▶ _Tarefa proposta_: Transcreva fielmente, do texto sobre o crente e os prazeres do mundo, o trecho que vai de "Um outro aspecto" até "vontade de Deus].".
── Bloco de texto ──
Um outro aspecto sobre a lei que merece ser observado é que existem leis não escritas, chamadas de leis sociológicas, que exigem uma adaptação dos crentes. Este tomar forma do mundo é veementemente condenado pelas sagradas escrituras [Rm 12.2 –E não vos conformeis com este século, mas transformai-vos pela renovação da vossa mente, para que experimenteis qual seja a boa, agradável e perfeita vontade de Deus].
O CRENTE E A ORIGEM DAS COISAS
Tudo o que Deus criou é bom – mas o uso que se faz das coisas criadas pode não ser bom. No palácio de Nabucodonossor havia de tudo – mas nem tudo o que ali era oferecido seria lícito a um servo do Deus vivo e santo. Como manter-se puro aproveitando-se dos prazeres ali oferecidos se a maioria do que era posto à mesa tinha origem escusa? Era fruto de opressão, de apropriação do alheiro, de destruição de famílias. Ali estavam jovens, homens e mulheres, sendo explorados pelos seus senhores. Aquelas iguarias eram impuras e um servo de Deus deveria rejeitar. Os prazeres do mundo, oferecidos aos crentes, podem até ser lícitos, mas não são convenientes [I Co 6.12 - Todas as coisas me são lícitas, mas nem todas convêm. Todas as coisas me são lícitas, mas eu não me deixarei dominar por nenhuma delas.] nem edificantes [I Co 10.23 - Todas as coisas são lícitas, mas nem todas convêm; todas são lícitas, mas nem todas edificam]. O crente deve ser cuidadoso com as iguarias que lhe são oferecidas – sua origem nem sempre é lícita e o resultado nem sempre é edificante.
O que é bom pode ser usado para o mal. Um produto que pode ser benéfico para a saúde pode ser transformado em droga. O desejo por companhia pode ser deturpado através da prostituição, adultério, fornicação, pornografia, lascívia, roupas imorais. O desejo por progredir financeiramente pode dar lugar ao roubo, à desonestidade, à fraude, à corrupção. O amor próprio pode dar lugar ao egocentrismo. E tudo isto é oferecido ao crente como se fosse o ideal, o desejável, o meio pelo qual o crente pode ser aceito no grupo. A proposta é: aceite o que te oferecemos e seja um de nós. A origem das iguarias é ilícita, e o crente precisa estar pronto a rejeitá-la, ainda que tenha que ficar com algumas coisas aparentemente menos apetitosas. O mundo oferece muitas “finas iguarias”, muitos prazeres da carne e deliciosos sabores do pecado. O mundo não só oferece coisas a você como também, de certo modo, determinará que você faça uso delas.
───
── Dados fornecidos ──
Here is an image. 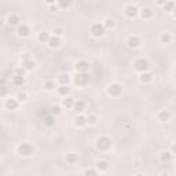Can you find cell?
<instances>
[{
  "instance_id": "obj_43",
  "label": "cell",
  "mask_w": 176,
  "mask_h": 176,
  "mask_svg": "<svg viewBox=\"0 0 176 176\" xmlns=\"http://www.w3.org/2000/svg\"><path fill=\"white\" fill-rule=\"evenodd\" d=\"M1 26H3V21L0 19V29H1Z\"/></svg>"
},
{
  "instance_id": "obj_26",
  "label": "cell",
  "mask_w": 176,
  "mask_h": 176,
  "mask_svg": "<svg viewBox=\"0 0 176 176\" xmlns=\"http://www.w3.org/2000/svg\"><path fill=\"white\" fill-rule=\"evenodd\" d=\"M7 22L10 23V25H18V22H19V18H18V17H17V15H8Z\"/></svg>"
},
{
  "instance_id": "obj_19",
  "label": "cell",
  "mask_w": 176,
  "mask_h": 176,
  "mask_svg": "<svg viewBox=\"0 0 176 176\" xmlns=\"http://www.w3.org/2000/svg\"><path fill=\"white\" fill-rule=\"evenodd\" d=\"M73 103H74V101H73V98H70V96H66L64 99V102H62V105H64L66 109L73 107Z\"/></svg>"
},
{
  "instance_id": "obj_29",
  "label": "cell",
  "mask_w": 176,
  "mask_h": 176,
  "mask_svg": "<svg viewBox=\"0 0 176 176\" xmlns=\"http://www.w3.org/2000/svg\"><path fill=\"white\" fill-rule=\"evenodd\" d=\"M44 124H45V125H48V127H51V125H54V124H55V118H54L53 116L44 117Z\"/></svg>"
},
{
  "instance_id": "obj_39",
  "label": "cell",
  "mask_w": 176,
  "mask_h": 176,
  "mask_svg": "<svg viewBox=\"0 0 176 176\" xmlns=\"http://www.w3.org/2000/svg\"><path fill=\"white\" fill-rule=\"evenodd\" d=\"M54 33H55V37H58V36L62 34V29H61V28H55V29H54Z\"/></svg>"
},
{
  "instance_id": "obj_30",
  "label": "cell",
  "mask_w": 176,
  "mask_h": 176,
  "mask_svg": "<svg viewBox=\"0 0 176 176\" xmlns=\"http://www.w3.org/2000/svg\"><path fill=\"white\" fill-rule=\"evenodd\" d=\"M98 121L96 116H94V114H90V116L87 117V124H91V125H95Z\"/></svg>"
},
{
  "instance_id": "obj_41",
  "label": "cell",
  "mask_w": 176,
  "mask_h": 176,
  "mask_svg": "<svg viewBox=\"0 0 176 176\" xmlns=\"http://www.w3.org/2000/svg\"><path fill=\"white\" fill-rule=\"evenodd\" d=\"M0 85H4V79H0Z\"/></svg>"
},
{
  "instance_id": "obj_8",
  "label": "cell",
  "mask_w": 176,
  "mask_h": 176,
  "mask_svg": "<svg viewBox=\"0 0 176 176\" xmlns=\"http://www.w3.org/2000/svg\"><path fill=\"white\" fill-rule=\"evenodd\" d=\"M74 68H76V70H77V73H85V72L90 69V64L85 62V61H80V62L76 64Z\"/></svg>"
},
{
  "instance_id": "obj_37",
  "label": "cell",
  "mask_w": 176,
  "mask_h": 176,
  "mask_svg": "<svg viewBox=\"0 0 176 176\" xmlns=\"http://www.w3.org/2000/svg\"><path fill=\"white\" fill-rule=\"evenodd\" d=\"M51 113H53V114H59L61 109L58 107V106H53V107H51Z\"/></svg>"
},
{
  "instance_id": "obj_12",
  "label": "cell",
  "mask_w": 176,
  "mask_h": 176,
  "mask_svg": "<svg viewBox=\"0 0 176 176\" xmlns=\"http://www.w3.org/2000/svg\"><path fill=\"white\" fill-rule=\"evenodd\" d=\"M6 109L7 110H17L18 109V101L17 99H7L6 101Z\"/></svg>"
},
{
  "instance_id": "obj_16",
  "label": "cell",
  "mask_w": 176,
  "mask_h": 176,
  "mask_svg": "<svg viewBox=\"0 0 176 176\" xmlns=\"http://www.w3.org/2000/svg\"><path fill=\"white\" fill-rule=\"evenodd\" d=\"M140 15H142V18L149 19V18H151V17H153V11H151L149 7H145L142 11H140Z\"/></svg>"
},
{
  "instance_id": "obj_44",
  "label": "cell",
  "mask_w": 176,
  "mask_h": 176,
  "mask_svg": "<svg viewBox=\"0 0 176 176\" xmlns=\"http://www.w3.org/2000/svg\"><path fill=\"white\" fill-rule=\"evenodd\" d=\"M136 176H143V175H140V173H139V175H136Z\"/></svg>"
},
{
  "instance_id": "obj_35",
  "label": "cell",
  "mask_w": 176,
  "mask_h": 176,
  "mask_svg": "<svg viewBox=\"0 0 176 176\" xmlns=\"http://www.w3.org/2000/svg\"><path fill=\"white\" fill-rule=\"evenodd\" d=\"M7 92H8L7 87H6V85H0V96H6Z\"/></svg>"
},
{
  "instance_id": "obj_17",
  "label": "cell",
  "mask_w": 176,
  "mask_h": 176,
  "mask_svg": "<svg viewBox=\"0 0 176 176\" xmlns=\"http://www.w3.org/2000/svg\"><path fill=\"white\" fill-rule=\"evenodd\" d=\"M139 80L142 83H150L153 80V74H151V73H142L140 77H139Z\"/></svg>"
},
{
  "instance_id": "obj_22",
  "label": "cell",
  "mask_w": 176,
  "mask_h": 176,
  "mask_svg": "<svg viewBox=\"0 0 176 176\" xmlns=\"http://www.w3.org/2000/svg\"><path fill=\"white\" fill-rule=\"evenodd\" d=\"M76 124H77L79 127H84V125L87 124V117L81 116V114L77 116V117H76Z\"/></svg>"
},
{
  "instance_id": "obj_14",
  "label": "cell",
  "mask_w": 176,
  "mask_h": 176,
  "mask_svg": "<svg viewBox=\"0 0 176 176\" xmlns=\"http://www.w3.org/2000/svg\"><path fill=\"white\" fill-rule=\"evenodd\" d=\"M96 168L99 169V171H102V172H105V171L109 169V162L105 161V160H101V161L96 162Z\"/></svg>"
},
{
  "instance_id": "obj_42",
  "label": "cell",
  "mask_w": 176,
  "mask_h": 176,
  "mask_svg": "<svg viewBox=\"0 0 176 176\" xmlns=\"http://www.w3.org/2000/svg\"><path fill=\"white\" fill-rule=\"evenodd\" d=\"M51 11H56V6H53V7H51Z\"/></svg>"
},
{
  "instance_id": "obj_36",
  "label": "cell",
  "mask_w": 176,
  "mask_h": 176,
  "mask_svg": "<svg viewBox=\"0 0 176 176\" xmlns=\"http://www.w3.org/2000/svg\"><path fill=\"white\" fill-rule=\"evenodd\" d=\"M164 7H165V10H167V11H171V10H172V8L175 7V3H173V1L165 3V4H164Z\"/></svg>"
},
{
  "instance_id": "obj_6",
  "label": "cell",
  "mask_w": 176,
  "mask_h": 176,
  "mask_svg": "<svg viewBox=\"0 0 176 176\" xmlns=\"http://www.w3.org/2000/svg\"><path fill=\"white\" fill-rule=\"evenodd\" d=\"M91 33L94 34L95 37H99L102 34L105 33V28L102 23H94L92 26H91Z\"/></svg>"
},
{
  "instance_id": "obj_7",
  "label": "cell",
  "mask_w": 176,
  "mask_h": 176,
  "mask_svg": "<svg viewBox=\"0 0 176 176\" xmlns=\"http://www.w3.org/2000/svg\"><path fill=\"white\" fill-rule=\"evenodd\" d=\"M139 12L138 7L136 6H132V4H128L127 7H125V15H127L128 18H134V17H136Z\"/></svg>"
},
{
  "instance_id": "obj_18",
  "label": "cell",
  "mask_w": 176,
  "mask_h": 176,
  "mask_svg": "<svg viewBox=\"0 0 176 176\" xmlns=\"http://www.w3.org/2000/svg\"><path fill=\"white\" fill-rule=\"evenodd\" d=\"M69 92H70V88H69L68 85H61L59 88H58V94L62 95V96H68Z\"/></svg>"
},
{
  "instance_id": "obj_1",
───
▶ _Solução completa_:
Um outro aspecto sobre a lei que merece ser observado é que existem leis não escritas, chamadas de leis sociológicas, que exigem uma adaptação dos crentes. Este tomar forma do mundo é veementemente condenado pelas sagradas escrituras [Rm 12.2 –E não vos conformeis com este século, mas transformai-vos pela renovação da vossa mente, para que experimenteis qual seja a boa, agradável e perfeita vontade de Deus].